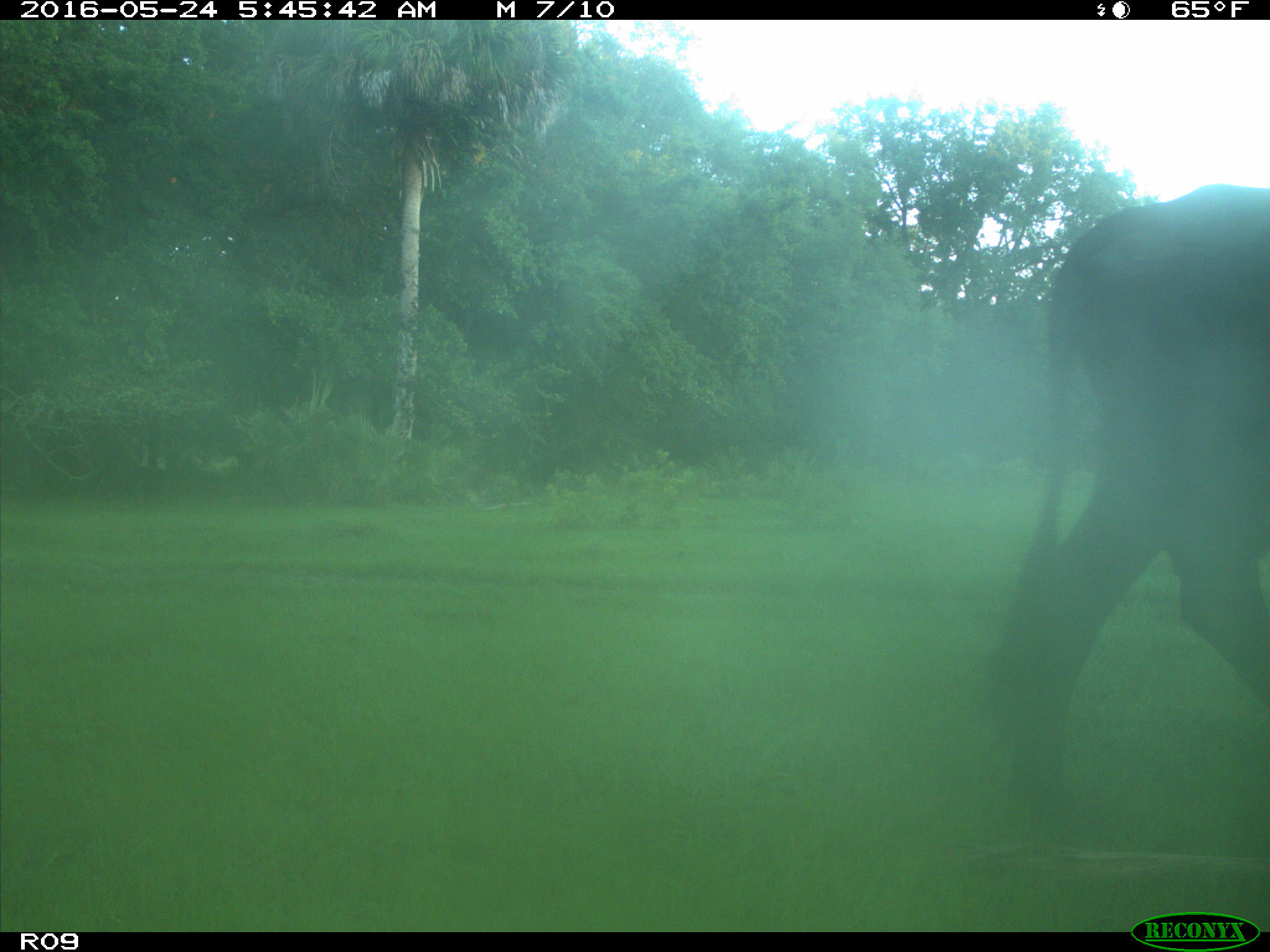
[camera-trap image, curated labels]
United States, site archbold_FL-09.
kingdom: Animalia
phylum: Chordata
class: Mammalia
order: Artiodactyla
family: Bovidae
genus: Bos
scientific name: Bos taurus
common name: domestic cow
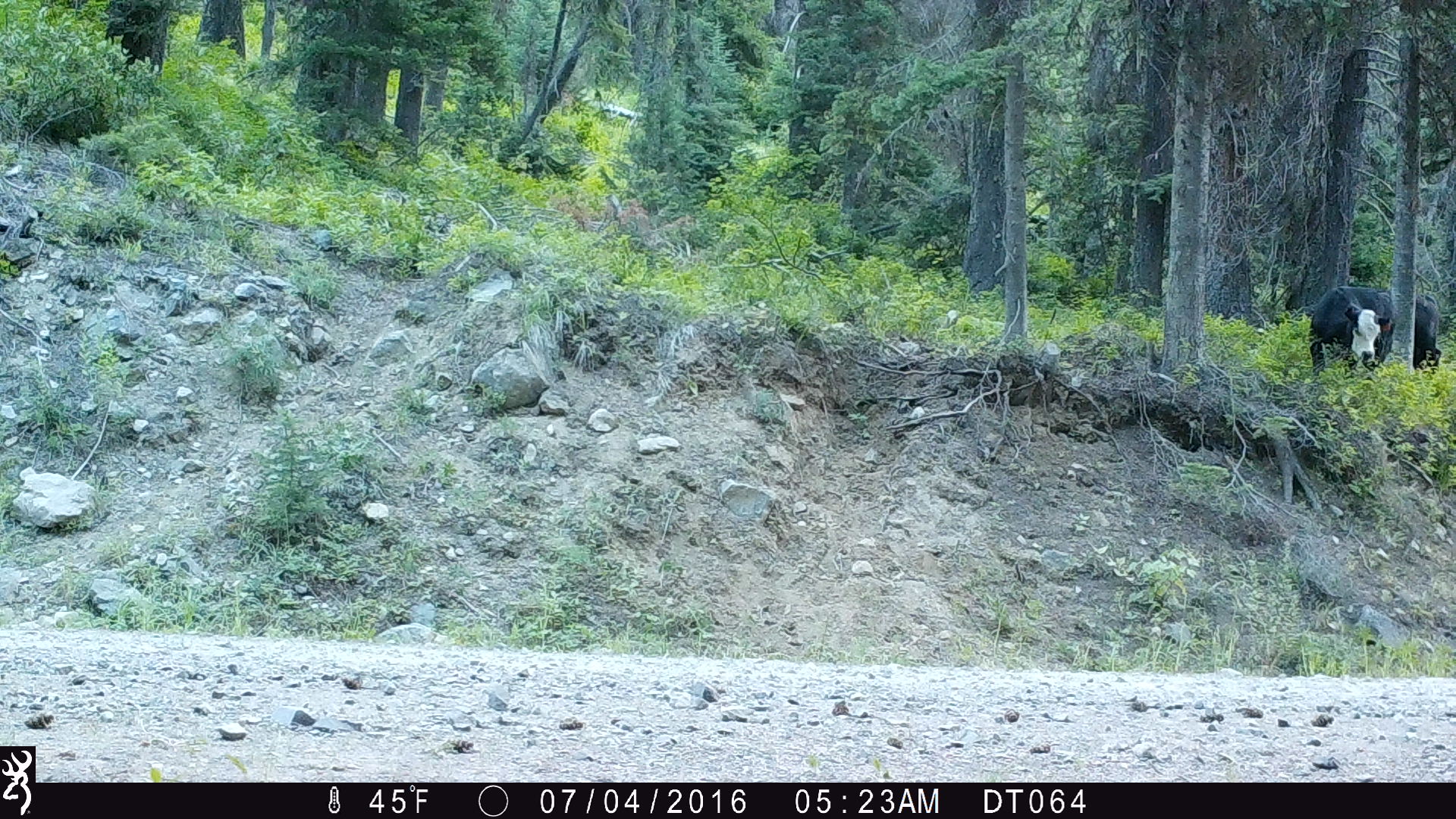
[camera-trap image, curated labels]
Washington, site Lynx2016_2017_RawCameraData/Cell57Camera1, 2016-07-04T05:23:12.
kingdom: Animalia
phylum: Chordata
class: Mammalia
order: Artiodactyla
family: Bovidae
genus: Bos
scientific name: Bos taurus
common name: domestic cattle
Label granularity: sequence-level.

----------

About this exercise:
In the answer, retype exactly and only the lines from the one holding "common name: domestic cow" through the end of the listing, keeping both ends and dropping every picture.

Result of this task:
common name: domestic cow
[camera-trap image, curated labels]
Washington, site Lynx2016_2017_RawCameraData/Cell57Camera1, 2016-07-04T05:23:12.
kingdom: Animalia
phylum: Chordata
class: Mammalia
order: Artiodactyla
family: Bovidae
genus: Bos
scientific name: Bos taurus
common name: domestic cattle
Label granularity: sequence-level.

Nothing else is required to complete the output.